*** Quellenauszug
Wovon träumt ein Konzerthaus?

Anna Neubert, Geigerin & Konzertregisseurin, stART.up-Alumna

Was könnte die Entstehung neuer digitaler musikalischer Darbietungsformen mehr begünstigen als das (temporäre) Verbot etablierter analoger Darbietungsformen?

Vielleicht werden Musikwissenschaftler:innen der Zukunft Doktorarbeiten schreiben über die Flut an Konzert- und Musikvideos, die digitalen Opernproduktionen und interaktiven Zoom-Konzerte, die in den Jahren 2020 und 2021 entstanden sein werden.

Wie schön wäre es, wenn dann etwa folgendes Resümee gezogen werden könnte: 

„Während der überwältigende Anteil der digitalen Konzertformate in den Jahren 2020-2021 schlicht abgefilmte Konzertmitschnitte waren, lässt sich doch feststellen, dass in dieser Situation erstmals eine ernsthafte Auseinandersetzung mit interaktiven, immersiven, augmentativen digitalen Konzertformen in größerem Maßstab stattfand, die in der Handhabung der Technologien zwar an die ersten Versuche mit dem Medium Film Anfang des 20. Jahrhunderts erinnert, die letztendlich aber zu der selbstverständlich hybrid digital-analogen Konzertpraxis geführt hat, wie wir sie heute erleben.“

Winter 2020/21:

Mit uBu, Ensemble für neue Konzertperformances, bestehend aus Musiker:innen, Tänzer:innen und einer Kostümkünstlerin, recherchieren wir dank eines Stipendiums seit einigen Monaten zu der Frage, wie unsere Arbeit losgelöst vom Privileg des Live-Erlebnisses zu denken ist. Mit dem neuerlichen Lockdown und Veranstaltungsverbot stellt sich diese Frage jetzt wieder besonders dringlich. 

Gleichzeitig schwebt uns das Bild eines Konzerthauses vor, das verlassen von Musiker:innen, Publikum und Personal in einen Winterschlaf verfällt und vor sich hin träumt. 

Freundlicherweise stellt uns die Kölner Philharmonie – die in Wirklichkeit gar nicht so verlassen ist, sondern in der weiterhin Probenbetrieb stattfindet – ihre Räume zur Verfügung, um hier drei kurze 360°-Videos zu drehen.
******
*** Datenzeilen
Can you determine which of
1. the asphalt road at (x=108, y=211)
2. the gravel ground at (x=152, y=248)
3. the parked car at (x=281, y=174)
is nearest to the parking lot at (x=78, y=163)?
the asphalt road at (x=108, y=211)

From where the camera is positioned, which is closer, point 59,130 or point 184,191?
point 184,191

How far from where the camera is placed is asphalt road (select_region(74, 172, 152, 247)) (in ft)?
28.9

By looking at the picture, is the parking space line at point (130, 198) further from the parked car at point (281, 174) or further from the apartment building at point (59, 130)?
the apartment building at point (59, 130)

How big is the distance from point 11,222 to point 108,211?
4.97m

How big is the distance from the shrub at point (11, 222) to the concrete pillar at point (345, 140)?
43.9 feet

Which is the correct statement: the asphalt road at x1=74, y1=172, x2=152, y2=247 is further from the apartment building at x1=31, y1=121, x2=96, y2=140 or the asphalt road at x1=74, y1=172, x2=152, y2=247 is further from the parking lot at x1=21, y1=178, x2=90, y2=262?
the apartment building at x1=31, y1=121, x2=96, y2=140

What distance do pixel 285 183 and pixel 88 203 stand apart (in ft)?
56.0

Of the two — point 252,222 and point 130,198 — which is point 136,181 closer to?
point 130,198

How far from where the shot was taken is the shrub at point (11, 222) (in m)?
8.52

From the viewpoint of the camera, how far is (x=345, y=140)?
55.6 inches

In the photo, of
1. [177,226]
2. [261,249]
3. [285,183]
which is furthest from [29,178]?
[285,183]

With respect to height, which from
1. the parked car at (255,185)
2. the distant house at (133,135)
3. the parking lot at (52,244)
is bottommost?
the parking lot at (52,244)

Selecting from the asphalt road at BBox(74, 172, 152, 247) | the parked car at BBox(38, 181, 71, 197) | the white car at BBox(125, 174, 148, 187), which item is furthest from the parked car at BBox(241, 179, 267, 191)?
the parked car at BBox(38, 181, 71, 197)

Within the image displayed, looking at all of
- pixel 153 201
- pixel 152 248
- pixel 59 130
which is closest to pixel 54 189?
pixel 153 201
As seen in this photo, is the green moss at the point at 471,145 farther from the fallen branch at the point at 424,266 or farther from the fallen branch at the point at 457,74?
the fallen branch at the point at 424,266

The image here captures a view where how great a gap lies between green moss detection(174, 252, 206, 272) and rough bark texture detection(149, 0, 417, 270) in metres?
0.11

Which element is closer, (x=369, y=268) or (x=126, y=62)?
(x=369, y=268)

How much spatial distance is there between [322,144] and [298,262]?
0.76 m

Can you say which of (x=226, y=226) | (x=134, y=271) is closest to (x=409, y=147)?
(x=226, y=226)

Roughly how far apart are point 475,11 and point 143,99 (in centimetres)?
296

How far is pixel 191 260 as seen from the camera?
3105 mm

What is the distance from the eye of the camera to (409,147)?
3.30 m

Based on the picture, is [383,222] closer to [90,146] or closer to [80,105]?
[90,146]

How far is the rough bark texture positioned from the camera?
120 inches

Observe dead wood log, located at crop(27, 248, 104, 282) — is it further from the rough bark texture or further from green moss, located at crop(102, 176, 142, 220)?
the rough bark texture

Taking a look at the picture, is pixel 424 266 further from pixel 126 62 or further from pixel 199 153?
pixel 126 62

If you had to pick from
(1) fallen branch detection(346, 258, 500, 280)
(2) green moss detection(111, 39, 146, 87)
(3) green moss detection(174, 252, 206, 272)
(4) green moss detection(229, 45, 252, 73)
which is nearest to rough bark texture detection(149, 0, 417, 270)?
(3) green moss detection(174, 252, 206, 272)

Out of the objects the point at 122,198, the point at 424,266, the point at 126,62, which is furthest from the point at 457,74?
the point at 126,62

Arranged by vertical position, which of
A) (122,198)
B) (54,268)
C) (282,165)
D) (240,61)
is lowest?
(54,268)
******
*** Datenzeilen
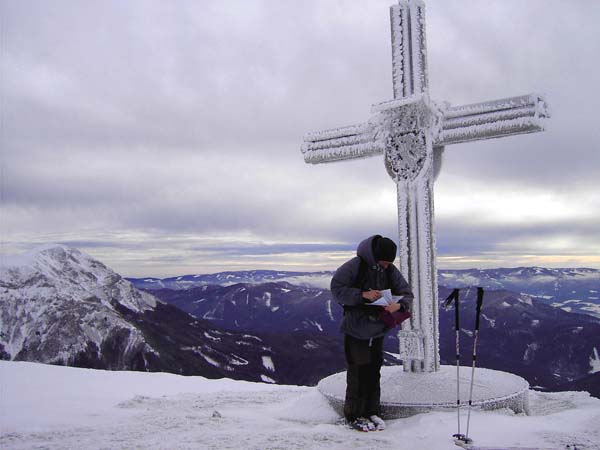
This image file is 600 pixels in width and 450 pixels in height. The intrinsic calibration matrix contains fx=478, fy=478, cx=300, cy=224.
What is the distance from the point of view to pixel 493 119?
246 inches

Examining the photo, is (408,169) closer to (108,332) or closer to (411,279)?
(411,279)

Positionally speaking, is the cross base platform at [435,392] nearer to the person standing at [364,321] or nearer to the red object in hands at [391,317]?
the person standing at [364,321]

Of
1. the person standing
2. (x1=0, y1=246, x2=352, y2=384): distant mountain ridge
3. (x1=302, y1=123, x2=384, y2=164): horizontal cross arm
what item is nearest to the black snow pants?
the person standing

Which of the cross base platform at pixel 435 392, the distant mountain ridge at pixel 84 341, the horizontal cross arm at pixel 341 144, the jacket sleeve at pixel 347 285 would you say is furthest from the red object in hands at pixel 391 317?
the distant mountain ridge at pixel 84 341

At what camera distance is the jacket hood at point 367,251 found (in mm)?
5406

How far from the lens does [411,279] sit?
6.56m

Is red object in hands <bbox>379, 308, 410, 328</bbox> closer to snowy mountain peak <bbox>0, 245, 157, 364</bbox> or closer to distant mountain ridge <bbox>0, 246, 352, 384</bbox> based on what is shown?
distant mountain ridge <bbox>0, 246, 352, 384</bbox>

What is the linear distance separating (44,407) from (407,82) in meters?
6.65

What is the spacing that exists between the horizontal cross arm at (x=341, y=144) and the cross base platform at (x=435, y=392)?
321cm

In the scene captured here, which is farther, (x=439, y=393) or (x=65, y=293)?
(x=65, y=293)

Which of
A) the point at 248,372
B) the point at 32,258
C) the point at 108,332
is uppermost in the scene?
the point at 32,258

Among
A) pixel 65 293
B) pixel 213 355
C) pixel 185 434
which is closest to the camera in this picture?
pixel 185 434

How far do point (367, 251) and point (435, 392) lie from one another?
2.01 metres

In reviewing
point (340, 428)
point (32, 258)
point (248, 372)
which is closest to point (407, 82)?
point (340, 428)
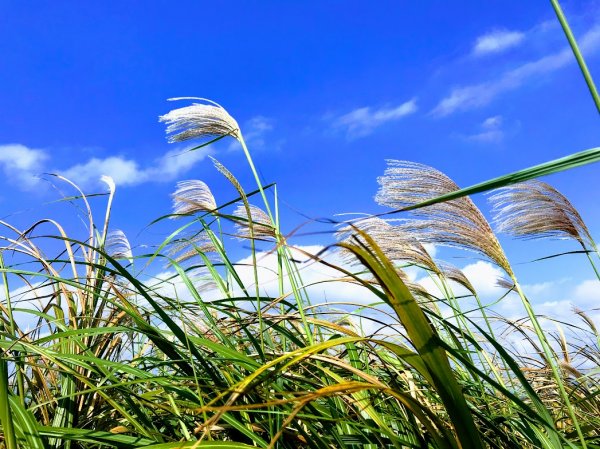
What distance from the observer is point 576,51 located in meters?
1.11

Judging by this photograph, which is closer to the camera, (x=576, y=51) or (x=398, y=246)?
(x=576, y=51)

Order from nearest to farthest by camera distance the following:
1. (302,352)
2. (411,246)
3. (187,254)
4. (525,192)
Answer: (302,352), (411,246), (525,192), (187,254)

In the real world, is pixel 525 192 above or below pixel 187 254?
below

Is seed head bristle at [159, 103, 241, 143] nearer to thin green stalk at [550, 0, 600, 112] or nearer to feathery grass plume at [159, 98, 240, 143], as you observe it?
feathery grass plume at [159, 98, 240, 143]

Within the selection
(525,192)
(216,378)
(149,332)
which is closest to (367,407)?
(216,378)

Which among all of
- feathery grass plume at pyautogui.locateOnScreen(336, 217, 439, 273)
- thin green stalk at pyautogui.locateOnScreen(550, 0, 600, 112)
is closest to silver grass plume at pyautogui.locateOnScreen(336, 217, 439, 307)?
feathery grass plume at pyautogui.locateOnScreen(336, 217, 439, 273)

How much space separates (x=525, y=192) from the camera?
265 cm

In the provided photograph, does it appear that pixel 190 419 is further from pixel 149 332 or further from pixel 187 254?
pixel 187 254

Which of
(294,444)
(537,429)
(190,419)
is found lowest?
******
Kurze Aufgabe 1:
Nenne alle Gruppen von Beteiligten, aus denen das Ensemble uBu laut dem Quellenauszug besteht.
Kurze Aufgabe 2:
Stelle bitte einen Abschnitt der Datensätze als JSON-Liste von Zeichenketten dar, mit einem Eintrag pro Zeile und ohne Leerzeilen. Beginne bei der Zeile mit "How much space" und höre nach der Zeile mit "is found lowest?" auf.

Schriftliche Antwort 1:
Musiker:innen, Tänzer:innen, eine Kostümkünstlerin

Schriftliche Antwort 2:
[
  "How much space separates (x=525, y=192) from the camera?",
  "265 cm",
  "In the provided photograph, does it appear that pixel 190 419 is further from pixel 149 332 or further from pixel 187 254?",
  "pixel 187 254",
  "Which of",
  "(294,444)",
  "(537,429)",
  "(190,419)",
  "is found lowest?"
]